I left and headed for where Fluttershy was generating electricity.  After explaining what I had seen at Zecora’s place, she decided it was probably Swamp Fever.  It came from being exposed to the airborne stuff the plant sprayed.  The victim would turn into one of those same trees.  There was no known cure.

I took a deep breath and sighed.  “Shit.  Okay, I’m not sure if she counts as dead if she’s now a plant.  I hate to do it, but I feel like we should go cut that tree down so it can’t infect anyone else.  Then I guess she’ll be officially dead.  Either way, I should probably contact Bible and get a funeral planned.  That is, if anyone would actually come.  Nobody seemed that interested.”

“I would, but…”  Fluttershy gestured to the shed and electrical equipment.

“Yeah, and Pinkie and Rarity are out, for obvious reasons.”

It bothered me that nobody seemed to care about Zecora.  I mean, okay, if there was nothing we could do for her there was no point in hurrying to do it, but still, I would have thought more than just two or three of us at least cared.

Damn, Gabby was apparently really coming down hard on everyone.  The survival instincts were really kicking in and it was every man for himself.

But not me because I was a nice guy.  God, if I had to be the one looking out for everyone else…
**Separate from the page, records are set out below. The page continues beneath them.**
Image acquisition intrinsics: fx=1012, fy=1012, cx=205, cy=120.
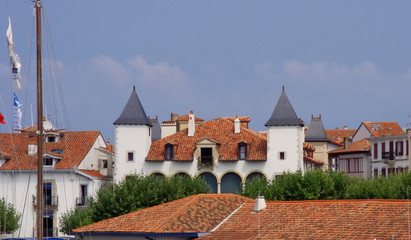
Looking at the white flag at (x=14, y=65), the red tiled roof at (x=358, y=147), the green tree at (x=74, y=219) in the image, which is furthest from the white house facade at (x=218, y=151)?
the white flag at (x=14, y=65)

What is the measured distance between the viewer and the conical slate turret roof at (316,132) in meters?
136

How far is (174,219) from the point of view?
49219 mm

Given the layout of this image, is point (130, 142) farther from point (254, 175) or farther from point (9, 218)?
point (9, 218)

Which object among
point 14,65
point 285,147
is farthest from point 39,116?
point 285,147

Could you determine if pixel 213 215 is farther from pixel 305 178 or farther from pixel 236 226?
pixel 305 178

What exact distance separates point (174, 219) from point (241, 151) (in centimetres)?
5331

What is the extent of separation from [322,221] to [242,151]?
56.0 meters

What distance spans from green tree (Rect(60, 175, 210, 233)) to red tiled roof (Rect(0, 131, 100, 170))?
1225 cm

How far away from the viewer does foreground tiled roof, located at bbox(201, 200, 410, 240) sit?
144 ft

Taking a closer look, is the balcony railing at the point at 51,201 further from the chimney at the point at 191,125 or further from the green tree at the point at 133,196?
the chimney at the point at 191,125

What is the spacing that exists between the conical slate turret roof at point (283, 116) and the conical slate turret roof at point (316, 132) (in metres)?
29.9

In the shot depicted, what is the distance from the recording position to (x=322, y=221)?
4631 centimetres

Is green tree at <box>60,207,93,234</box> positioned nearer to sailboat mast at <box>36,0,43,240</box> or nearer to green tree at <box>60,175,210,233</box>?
green tree at <box>60,175,210,233</box>

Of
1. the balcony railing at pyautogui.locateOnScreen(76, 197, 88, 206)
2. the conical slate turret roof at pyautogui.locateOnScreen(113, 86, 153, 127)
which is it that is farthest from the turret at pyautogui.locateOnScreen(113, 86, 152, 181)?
the balcony railing at pyautogui.locateOnScreen(76, 197, 88, 206)
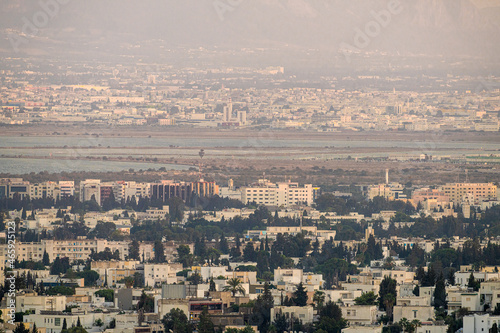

I headed to my place.  I had a vague sense of what needed to be accomplished to take out Gabby, but needed a little help.  The former Wonderbolts HQ/Death Star was going to be a tough nut to crack.  But if it floated, we could sink it.

I found Pinkie’s skull.  “I need you to plan me a party.”

“Sure, what kind?”

“A boarding party.”

“Uh huh.”

“Against the Death Star.”

“Okay.”

I stopped and looked at her.  “You know, that giant floating thing with ninjas and pirates and lasers and shit?  A boarding party to that thing?”

“Come on, Valiant, give me a hard one.”

“That’s what she said,” I couldn’t help but mutter.

Pinkie’s eyebrows knit, deep in thought.  Okay, they didn’t really because she didn’t have eyebrows but the blue points of magic light in her eye sockets did something that kind of looked like it.  They widened as realization slowly dawned.  “Ohhh!  That’s a good one!  I’m going to have to remember that.”

I really hoped she wasn’t going to just start making ‘that’s what she said’ jokes from now on and instead actually go ahead and plan the boarding party.